**GIVEN INSTRUCTION 1**
Write out these records exactly as they appear. Begin at the line that contains "How far is the gravel" and stop after the final line of the records.

# # # #

If you've had anything to do with the Cronulla Caringbah Sharks then you'll know that the Dean family are kind of a big deal down in the Shire. 

Matt is the current club captain while his younger brother Bradley is the skipper of their Emerging Cup side, but it's their mother, Pam, who is the real hero at the Sharks.

She joined as a club member in 2001 when her sons started playing and has rapidly risen through the ranks to hold the titles of Secretary and Registrar amongst a host of other roles. 

Her influence hasn't been lost on Cronulla Caringbah Sharks Club President, Cameron Johnson, who credits Pam for helping the organisation go from strength to strength over the years. 

"I'm the actual President, but apart from that, she's doing basically everything else at the club. She deals with all the headaches and all the toing and froing and we couldn't function without her," Johnson told

"Three years ago I came up with an idea to start having teams for women because there was nothing available like that in the Shire. Most of the older heads thought I was kidding but she was one of the only ones to go along with the idea. 

"Now we've got five teams and we've won two premierships and I guarantee that wouldn't have happened without her support. 

"If you piss her off you'd better watch out, and that's why she's so good at what she does because she doesn't take any rubbish. She tells you how it is and how it’s going to be done and she's almost always right; even when she's wrong she's still right!"

"To win a premiership, I honestly can't put into words what it means because I waited 50 years for it to happen."

Pam Dean on Cronulla's NRL Grand Final win last season.

Dean broke ground last year when she became just the second woman to be inducted into Cronulla Caringbah's Life Membership for her service to the club. It's only bestowed to those who have either played 20 years straight or have been on the executive committee for 10 consecutive years and is the highest honour the club has to offer. 

When you hear what Pam goes through every Saturday, it's easy to understand why she's the heart and soul of the southern Sydney club.

# # # #

**GIVEN INSTRUCTION 2**
In the article about Pam Dean, reproduce the passage that begins at the words "If you've had" and stops after "over the years.". Substitute "Treasurer" for "Secretary".

**SUPPLIED RECORDS**

# # # #

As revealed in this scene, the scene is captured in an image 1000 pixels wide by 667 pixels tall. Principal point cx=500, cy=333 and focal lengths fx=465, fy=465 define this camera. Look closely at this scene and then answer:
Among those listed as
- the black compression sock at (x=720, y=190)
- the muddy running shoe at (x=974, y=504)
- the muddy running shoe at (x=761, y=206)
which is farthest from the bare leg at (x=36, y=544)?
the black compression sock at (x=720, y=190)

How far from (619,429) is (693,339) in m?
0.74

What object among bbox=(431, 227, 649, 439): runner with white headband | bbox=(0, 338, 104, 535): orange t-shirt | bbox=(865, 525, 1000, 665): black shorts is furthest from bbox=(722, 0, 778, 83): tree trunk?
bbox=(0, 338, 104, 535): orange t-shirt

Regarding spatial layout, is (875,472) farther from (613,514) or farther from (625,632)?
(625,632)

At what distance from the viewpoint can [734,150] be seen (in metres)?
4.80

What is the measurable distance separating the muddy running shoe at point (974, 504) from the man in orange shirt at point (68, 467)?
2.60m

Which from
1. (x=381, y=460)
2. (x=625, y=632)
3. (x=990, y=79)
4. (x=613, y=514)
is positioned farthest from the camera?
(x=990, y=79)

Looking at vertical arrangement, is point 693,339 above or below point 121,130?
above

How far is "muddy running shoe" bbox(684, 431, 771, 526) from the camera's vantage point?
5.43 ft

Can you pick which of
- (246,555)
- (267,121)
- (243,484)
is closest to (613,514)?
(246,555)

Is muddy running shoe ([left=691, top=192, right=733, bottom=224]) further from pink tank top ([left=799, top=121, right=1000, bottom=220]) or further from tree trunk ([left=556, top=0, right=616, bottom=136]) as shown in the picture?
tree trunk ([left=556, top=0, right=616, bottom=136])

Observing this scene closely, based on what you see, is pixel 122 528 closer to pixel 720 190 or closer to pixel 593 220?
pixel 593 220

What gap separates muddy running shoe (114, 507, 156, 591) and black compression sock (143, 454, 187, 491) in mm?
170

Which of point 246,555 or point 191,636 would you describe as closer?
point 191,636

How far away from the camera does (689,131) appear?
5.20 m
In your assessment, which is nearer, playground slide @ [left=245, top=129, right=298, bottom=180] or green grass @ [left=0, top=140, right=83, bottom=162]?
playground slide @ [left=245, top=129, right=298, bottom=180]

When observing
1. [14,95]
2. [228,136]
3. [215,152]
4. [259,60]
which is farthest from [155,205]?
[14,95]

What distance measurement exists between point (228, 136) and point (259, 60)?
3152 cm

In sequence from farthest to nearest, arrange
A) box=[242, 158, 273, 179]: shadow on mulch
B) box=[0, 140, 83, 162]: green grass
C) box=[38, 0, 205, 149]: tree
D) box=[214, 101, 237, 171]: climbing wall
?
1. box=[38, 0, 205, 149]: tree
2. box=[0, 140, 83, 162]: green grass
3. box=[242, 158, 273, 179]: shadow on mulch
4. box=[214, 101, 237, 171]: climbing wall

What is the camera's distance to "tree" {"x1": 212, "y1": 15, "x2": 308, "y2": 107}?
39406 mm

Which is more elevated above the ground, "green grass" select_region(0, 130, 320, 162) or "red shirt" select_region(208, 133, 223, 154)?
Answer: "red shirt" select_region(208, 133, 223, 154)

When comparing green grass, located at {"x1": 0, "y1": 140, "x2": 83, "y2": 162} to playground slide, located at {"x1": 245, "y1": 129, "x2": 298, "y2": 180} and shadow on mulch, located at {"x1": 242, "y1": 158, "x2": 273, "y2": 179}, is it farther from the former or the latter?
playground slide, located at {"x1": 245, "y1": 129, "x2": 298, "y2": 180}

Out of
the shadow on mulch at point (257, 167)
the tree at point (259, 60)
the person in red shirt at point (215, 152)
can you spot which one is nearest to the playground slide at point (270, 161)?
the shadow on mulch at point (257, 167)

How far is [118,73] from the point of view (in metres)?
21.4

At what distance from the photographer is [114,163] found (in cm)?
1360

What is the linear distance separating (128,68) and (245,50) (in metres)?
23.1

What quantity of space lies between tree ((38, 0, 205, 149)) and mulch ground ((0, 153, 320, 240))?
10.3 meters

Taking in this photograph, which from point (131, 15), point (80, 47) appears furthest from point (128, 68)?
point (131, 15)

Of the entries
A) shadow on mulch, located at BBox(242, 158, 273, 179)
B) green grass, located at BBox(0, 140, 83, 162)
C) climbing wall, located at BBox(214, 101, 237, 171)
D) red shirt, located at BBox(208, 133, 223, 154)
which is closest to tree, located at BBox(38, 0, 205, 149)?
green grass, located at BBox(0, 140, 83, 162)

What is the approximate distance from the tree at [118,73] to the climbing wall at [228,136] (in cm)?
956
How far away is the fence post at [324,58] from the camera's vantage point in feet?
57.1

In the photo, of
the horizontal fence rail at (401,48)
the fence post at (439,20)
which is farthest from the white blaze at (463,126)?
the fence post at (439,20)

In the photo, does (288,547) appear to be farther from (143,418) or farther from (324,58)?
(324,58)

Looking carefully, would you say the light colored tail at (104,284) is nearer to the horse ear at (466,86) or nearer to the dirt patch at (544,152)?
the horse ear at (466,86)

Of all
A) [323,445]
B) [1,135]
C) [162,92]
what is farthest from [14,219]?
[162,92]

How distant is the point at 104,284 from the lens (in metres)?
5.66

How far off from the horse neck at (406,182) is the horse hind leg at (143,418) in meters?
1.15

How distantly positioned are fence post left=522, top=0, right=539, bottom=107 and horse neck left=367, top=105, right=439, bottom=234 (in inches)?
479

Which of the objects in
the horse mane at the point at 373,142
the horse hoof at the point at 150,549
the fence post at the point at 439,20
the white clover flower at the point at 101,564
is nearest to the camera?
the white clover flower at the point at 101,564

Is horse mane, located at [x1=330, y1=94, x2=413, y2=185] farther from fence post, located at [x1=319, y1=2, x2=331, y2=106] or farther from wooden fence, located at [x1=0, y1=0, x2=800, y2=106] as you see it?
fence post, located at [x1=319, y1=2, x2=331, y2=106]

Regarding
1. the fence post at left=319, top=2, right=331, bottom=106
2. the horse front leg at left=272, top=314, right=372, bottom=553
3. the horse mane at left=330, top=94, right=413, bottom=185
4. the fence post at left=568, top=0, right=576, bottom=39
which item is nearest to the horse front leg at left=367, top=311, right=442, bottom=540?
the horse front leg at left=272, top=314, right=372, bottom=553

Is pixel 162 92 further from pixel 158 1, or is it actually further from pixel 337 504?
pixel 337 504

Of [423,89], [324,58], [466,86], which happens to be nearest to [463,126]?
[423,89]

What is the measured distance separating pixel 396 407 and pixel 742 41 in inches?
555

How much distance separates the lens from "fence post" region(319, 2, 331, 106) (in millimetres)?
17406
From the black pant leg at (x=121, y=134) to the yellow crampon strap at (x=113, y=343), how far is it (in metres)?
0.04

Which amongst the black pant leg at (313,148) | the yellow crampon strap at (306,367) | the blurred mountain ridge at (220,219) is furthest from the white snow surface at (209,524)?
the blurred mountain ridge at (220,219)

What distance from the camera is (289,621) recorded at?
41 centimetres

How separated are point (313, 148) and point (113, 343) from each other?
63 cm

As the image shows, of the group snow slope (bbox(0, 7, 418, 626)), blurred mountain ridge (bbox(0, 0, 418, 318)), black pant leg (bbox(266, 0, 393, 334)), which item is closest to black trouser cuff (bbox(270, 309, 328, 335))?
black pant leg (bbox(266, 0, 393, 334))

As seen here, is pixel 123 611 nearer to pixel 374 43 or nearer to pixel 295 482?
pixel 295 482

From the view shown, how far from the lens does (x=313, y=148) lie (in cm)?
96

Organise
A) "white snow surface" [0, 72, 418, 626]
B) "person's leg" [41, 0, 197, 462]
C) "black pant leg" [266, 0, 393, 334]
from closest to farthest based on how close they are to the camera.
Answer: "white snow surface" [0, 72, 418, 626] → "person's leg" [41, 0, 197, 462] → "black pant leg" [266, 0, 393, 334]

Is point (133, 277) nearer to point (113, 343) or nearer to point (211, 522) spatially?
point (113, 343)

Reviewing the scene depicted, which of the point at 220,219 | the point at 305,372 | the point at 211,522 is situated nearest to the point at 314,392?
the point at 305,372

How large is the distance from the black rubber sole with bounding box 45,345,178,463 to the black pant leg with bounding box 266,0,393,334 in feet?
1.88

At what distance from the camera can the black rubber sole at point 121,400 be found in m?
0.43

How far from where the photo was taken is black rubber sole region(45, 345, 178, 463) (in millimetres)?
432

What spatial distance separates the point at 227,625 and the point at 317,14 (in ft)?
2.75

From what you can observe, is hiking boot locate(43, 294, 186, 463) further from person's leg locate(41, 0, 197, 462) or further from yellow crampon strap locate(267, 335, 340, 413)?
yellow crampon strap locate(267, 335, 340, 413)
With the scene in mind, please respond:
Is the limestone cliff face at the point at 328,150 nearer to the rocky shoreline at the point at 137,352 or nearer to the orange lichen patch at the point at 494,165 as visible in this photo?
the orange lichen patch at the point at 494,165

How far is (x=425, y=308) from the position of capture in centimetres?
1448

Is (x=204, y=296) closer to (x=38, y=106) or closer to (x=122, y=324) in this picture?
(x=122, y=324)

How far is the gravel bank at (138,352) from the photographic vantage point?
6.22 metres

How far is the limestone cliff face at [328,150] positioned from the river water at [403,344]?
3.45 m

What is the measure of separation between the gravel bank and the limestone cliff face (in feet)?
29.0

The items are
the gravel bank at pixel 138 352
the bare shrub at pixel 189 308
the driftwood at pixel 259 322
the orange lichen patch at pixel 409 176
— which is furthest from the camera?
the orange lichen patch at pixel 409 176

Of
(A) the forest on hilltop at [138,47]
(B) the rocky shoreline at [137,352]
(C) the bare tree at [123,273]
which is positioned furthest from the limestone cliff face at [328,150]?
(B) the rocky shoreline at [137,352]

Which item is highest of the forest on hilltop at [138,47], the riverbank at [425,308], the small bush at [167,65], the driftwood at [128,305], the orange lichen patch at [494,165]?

# # # #

**EXPECTED OUTPUT 1**
How far is the gravel bank at (138,352) from the photographic vantage point?
6.22 metres

How far is the limestone cliff face at [328,150] positioned from the river water at [403,344]?
3.45 m

What is the measure of separation between the gravel bank and the limestone cliff face (in feet)?
29.0

The items are
the gravel bank at pixel 138 352
the bare shrub at pixel 189 308
the driftwood at pixel 259 322
the orange lichen patch at pixel 409 176
— which is furthest from the camera?
the orange lichen patch at pixel 409 176

Of
(A) the forest on hilltop at [138,47]
(B) the rocky shoreline at [137,352]
(C) the bare tree at [123,273]
which is positioned furthest from the limestone cliff face at [328,150]?
(B) the rocky shoreline at [137,352]

Which item is highest of the forest on hilltop at [138,47], the riverbank at [425,308], the small bush at [167,65], the driftwood at [128,305], the orange lichen patch at [494,165]?

**EXPECTED OUTPUT 2**
If you've had anything to do with the Cronulla Caringbah Sharks then you'll know that the Dean family are kind of a big deal down in the Shire. 

Matt is the current club captain while his younger brother Bradley is the skipper of their Emerging Cup side, but it's their mother, Pam, who is the real hero at the Sharks.

She joined as a club member in 2001 when her sons started playing and has rapidly risen through the ranks to hold the titles of Treasurer and Registrar amongst a host of other roles. 

Her influence hasn't been lost on Cronulla Caringbah Sharks Club President, Cameron Johnson, who credits Pam for helping the organisation go from strength to strength over the years.